FOXE1 hsCNE-67.7 kb element drives GFP expression in the oral epithelium, pharyngeal arches, thyroid and heart tissues. (A and B) Compressed Z-stacks from confocal imaging of live stable transgenic Tg(foxe1-67.7:gfp) animals from two independent lines. (A and B) Oblique lateral views of 96 hpf larvae showing GFP expression in the oral epithelium (white arrows); pharyngeal arches (brackets), thyroid (yellow arrows) and heart (red arrows). (C) Oblique frontal view of E11.5 mouse embryo showing endogenous Foxe1 expression in the oral epithelium at the juncture of the medial nasal and maxillary processes (arrows). (D) Frontal section of E11.5 mouse embryo showing endogenous Foxe1 expression in the oral epithelium of the medial nasal and maxillary processes (arrows), including the point of fusion (arrowhead) between them that results in the formation of the upper lip. (E and F) Mouse embryos transiently transgenic Tg(hs1595:lacZ) stained for B-galactosidase. hs1595 corresponds to hg19 chr9: 100 548 557–100 549 640) overlapping the Tg(foxe1-67.7:gfp) tested in zebrafish. (E) Oblique frontal view of E11.5 mouse embryo showing β-galactosidase staining in the oral epithelium at the juncture of the medial nasal and maxillary processes (arrows). (F) Oblique view of E11.5 mouse embryo showing β-galactosidase staining in the developing thyroid (yellow arrow).

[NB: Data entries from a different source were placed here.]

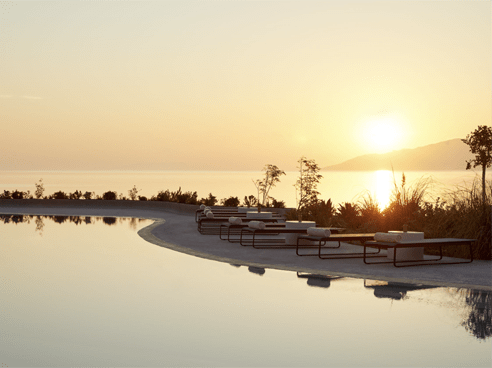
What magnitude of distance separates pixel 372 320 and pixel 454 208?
594 centimetres

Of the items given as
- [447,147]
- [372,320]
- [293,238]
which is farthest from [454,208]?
[447,147]

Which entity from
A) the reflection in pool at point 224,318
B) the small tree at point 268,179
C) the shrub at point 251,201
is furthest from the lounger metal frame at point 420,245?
the small tree at point 268,179

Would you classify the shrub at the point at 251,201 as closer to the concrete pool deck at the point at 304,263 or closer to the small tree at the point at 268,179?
the small tree at the point at 268,179

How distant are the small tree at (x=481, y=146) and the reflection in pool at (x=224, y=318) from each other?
714 inches

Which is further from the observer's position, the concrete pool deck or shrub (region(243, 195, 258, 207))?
shrub (region(243, 195, 258, 207))

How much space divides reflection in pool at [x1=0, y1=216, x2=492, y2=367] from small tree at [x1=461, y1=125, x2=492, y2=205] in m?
18.1

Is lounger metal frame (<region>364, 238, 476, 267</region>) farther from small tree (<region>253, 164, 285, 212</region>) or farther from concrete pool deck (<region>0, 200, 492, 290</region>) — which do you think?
small tree (<region>253, 164, 285, 212</region>)

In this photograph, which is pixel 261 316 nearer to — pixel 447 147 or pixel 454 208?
pixel 454 208

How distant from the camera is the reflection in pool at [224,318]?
12.9 feet

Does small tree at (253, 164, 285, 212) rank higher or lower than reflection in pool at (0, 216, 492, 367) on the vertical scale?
higher

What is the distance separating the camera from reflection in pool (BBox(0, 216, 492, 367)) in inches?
154

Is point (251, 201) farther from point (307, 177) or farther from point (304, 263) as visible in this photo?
point (304, 263)

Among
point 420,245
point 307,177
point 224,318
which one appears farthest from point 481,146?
point 224,318

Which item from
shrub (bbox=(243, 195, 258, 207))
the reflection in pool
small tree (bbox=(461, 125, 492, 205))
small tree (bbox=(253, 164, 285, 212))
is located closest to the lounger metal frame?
the reflection in pool
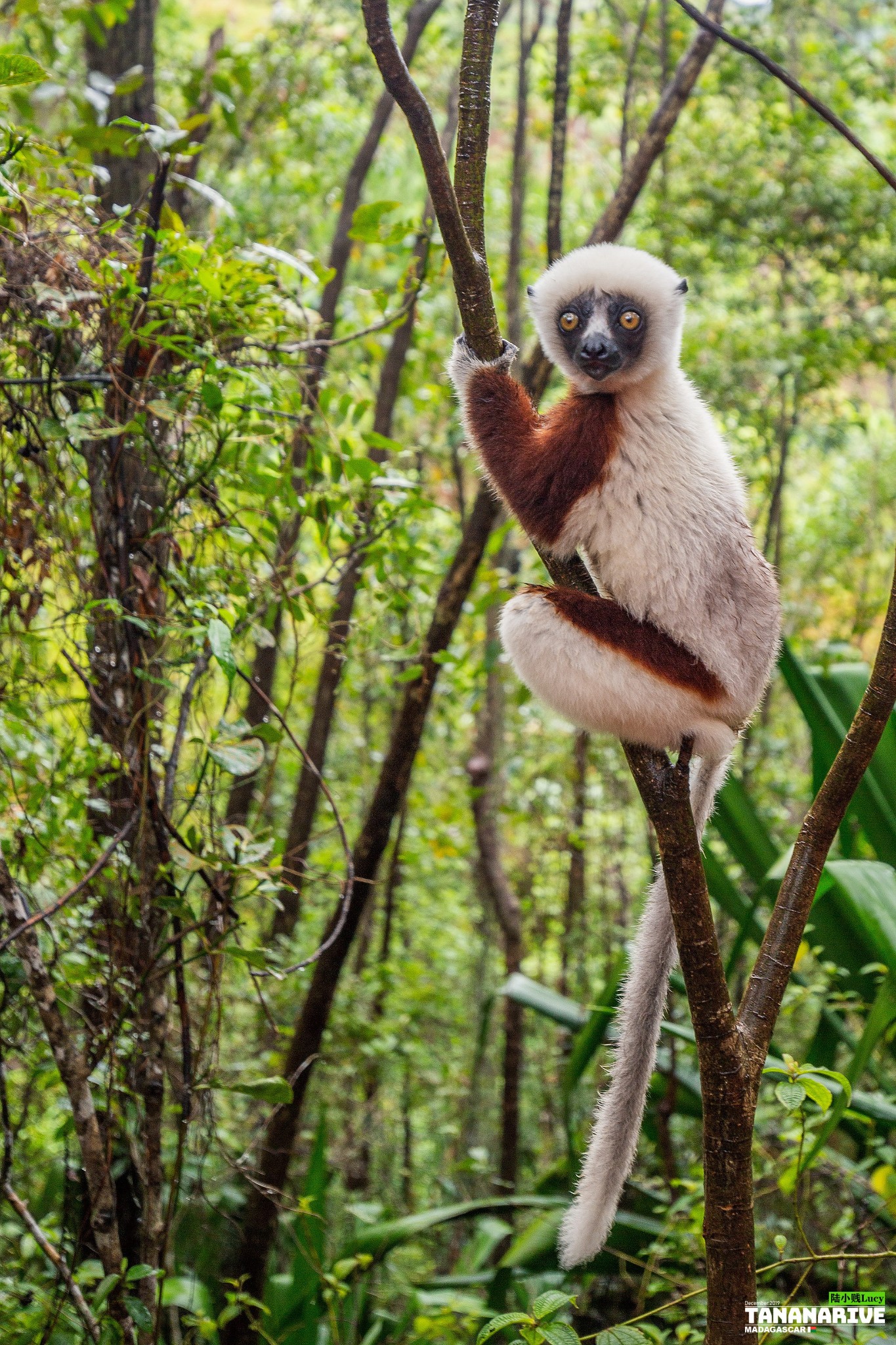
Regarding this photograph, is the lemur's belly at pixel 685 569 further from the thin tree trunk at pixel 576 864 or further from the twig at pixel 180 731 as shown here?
the thin tree trunk at pixel 576 864

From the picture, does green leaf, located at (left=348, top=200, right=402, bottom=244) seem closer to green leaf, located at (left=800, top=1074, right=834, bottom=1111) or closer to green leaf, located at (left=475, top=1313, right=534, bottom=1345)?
green leaf, located at (left=800, top=1074, right=834, bottom=1111)

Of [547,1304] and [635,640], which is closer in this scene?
[547,1304]

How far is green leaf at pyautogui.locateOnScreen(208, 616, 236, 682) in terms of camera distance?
1.91 m

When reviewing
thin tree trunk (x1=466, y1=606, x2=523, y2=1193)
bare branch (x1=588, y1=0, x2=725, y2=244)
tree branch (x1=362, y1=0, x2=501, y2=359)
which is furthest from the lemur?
thin tree trunk (x1=466, y1=606, x2=523, y2=1193)

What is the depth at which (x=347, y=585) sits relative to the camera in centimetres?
369

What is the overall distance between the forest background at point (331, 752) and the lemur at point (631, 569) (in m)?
0.39

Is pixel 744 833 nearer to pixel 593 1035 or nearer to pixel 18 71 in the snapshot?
pixel 593 1035

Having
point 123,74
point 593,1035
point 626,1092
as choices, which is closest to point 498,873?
point 593,1035

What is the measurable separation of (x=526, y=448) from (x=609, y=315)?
1.62 ft

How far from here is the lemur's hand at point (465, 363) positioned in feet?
7.61

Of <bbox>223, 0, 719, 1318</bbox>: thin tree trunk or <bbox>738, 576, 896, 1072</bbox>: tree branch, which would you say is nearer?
<bbox>738, 576, 896, 1072</bbox>: tree branch

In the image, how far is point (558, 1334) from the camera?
1758 mm

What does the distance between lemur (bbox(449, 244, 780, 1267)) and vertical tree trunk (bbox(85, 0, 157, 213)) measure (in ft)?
5.28

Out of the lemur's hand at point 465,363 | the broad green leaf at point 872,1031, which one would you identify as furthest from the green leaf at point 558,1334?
the lemur's hand at point 465,363
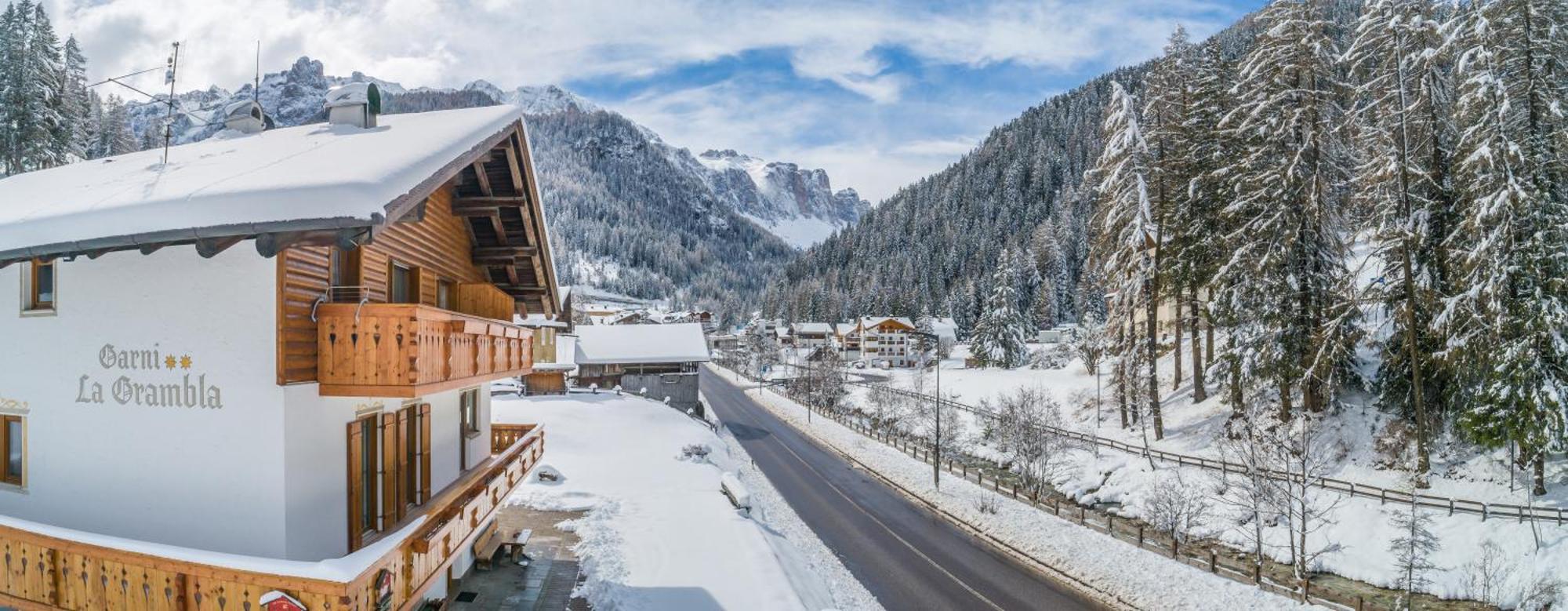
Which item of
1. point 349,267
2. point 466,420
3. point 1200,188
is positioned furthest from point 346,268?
point 1200,188

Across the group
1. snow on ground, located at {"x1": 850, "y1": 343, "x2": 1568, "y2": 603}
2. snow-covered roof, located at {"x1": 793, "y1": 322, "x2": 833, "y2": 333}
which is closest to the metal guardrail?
snow on ground, located at {"x1": 850, "y1": 343, "x2": 1568, "y2": 603}

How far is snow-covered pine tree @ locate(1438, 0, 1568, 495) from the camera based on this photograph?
2292 centimetres

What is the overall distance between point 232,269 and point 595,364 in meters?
49.0

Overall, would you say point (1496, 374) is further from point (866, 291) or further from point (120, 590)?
point (866, 291)

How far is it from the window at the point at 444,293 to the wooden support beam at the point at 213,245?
5737mm

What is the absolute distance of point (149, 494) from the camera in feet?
30.8

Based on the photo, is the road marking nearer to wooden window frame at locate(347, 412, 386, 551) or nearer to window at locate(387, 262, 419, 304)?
wooden window frame at locate(347, 412, 386, 551)

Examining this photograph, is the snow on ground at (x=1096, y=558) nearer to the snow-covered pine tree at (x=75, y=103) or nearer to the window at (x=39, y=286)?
the window at (x=39, y=286)

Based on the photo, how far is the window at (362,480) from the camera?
410 inches

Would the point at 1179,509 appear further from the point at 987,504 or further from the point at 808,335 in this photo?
the point at 808,335

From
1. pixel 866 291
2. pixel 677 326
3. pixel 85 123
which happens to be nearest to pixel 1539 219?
pixel 677 326

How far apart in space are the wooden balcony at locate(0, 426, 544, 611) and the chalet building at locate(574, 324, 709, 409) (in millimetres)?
46506

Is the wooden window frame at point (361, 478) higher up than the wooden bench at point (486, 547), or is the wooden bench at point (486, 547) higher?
the wooden window frame at point (361, 478)

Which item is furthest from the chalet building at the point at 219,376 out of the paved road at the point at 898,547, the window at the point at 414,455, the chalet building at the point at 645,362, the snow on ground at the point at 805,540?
the chalet building at the point at 645,362
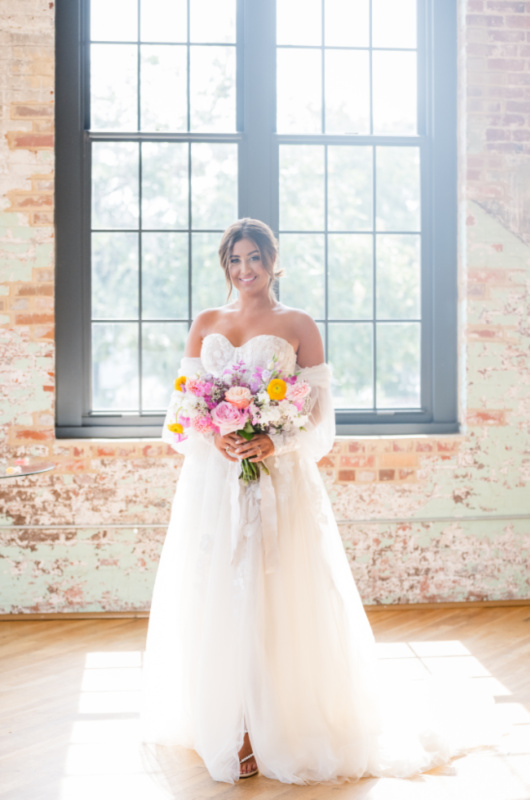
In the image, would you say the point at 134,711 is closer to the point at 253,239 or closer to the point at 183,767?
the point at 183,767

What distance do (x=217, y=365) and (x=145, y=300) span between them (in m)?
1.86

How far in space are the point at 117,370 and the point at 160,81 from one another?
1.74m

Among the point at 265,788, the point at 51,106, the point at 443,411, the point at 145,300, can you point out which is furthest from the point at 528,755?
the point at 51,106

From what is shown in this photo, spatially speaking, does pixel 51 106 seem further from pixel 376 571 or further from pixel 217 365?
pixel 376 571

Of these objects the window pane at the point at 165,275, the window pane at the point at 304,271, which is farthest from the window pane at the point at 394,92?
the window pane at the point at 165,275

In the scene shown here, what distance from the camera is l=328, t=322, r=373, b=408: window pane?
4633 mm

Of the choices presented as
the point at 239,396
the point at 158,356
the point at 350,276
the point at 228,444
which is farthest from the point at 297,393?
the point at 350,276

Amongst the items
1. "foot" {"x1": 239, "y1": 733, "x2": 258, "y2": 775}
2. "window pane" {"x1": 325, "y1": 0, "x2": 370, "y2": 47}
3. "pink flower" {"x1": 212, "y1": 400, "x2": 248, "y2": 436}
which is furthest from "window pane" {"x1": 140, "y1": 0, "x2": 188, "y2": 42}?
"foot" {"x1": 239, "y1": 733, "x2": 258, "y2": 775}

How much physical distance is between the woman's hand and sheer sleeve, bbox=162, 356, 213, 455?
0.11 meters

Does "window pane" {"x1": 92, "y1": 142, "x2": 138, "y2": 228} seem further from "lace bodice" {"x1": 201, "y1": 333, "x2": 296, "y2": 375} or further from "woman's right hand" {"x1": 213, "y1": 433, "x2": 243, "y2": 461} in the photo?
"woman's right hand" {"x1": 213, "y1": 433, "x2": 243, "y2": 461}

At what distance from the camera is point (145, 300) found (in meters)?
4.51

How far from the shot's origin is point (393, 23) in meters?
4.64

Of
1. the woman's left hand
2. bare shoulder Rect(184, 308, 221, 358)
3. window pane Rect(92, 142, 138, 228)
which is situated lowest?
the woman's left hand

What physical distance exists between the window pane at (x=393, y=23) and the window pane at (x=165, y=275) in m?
1.75
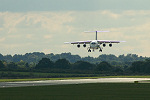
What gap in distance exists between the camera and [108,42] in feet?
515

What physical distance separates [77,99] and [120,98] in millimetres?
6846

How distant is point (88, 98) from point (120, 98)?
493 cm

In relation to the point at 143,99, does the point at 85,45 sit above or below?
above

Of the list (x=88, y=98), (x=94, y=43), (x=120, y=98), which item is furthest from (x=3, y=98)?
(x=94, y=43)

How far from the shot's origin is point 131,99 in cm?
6838

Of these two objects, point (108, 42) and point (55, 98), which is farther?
point (108, 42)

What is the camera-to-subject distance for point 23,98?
2776 inches

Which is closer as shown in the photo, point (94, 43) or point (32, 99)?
point (32, 99)

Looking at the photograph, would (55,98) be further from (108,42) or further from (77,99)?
(108,42)

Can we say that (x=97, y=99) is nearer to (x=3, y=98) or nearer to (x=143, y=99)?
(x=143, y=99)

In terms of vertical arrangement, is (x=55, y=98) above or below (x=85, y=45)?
below

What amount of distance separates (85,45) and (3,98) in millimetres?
86226

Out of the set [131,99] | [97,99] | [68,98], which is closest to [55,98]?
[68,98]

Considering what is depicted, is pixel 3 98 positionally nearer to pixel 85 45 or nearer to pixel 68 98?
pixel 68 98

We next tested an overlapping region, (hg19 chr9: 100 548 557–100 549 640) in transient transgenic mouse embryos using a β-galactosidase reporter with an Hsp68 minimal promotor. This region, Vista Enhancer hs1595, drove reporter expression in a pattern matching endogenous foxe1 expression in the oral epithelium and developing thyroid in three of four mouse embryos (Fig. 4C–F, Supplementary Material, Fig. S2). In summary, the FOXE1 hsCNE-67.7 element has enhancer activity in multiple oral tissues, in the heart and the thyroid gland during development in zebrafish, and an overlapping human DNA element has similar activity in mouse embryos.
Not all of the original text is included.